I don't think that follows. Nell's Primer was only a prototype. As a practical
matter the kind of infrastructure that went into developing it would over time
be replaced by something more economically and socially efficient. The story
itself suggests that neither Miranda or the Primer's designers anticipated
Nell's needs.

 _If you still need a human teacher, and that teacher has to be paid, what
exactly have you gained by interposing the Kindle between the teacher and the
student?_

It's likely that little is gained in that limited student/teacher/employment
context but in my experience[1] I think there are considerable educational
opportunities once people step outside that traditional box.

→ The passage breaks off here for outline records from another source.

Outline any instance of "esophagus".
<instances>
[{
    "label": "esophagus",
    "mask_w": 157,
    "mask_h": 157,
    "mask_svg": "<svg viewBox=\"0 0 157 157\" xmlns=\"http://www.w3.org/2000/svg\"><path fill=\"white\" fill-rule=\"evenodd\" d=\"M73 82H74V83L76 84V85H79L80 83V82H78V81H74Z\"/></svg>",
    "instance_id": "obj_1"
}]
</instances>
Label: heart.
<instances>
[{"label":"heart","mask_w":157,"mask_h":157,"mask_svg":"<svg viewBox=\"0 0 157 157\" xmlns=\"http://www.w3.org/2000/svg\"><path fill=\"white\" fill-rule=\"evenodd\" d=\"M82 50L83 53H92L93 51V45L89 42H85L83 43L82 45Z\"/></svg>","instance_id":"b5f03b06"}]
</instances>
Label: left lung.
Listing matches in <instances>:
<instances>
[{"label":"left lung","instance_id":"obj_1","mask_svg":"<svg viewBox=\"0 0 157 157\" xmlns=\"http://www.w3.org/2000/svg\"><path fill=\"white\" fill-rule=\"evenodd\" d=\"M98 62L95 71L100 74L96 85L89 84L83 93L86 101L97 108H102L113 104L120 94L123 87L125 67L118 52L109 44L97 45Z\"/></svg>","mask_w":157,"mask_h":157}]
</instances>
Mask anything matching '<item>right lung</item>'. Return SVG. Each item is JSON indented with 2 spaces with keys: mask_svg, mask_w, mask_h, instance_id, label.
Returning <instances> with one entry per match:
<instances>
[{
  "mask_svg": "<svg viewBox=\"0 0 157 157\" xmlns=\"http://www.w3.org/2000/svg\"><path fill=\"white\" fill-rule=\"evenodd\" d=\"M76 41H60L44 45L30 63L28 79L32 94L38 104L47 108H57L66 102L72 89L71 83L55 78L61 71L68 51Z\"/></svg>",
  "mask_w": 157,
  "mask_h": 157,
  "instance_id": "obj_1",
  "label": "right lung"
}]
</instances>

1- <http://news.ycombinator.com/item?id=226987>

------
flashingpumpkin
The author kinda forgets that there's also branches of study that can't really
be pursued from wherever you are but actually need facilities. Think of
chemistry for example.

------
xiaoma
This reminds me of the piece on _StraighterLine_ , which allows students to
take as many online courses they like and complete them at whatever rate they
like for $99/month. It's accredited, too.

[http://www.washingtonmonthly.com/college_guide/feature/colle...](http://www.washingtonmonthly.com/college_guide/feature/college_for_99_a_month.php?page=1)

------
flipper
Well, it is already happening.

I am studying Law as an external student. All lectures are delivered using
Powerpoint + MP3s. Tutorials via Wimba (both chat and audio). Study groups are
actively encouraged (for some subjects they are required) and also use Wimba.
Legal databases supplement traditional textbooks. Exams are done either on-
line or invigilated at a University in my home town.

My campus is 1900 miles away and I need not visit it during my entire degree.

You might not be able to do it that way in Chemistry or Physics but in Law it
works very well. I can't see why it wouldn't work in Mathematics or many other
subjects.

------
jokull
Internships can also cover a lot of what the universities are trying to cover.
A group of interns can also cover a lot of the social aspects a lot of people
here claim would be missing from our society if it weren't for uni's.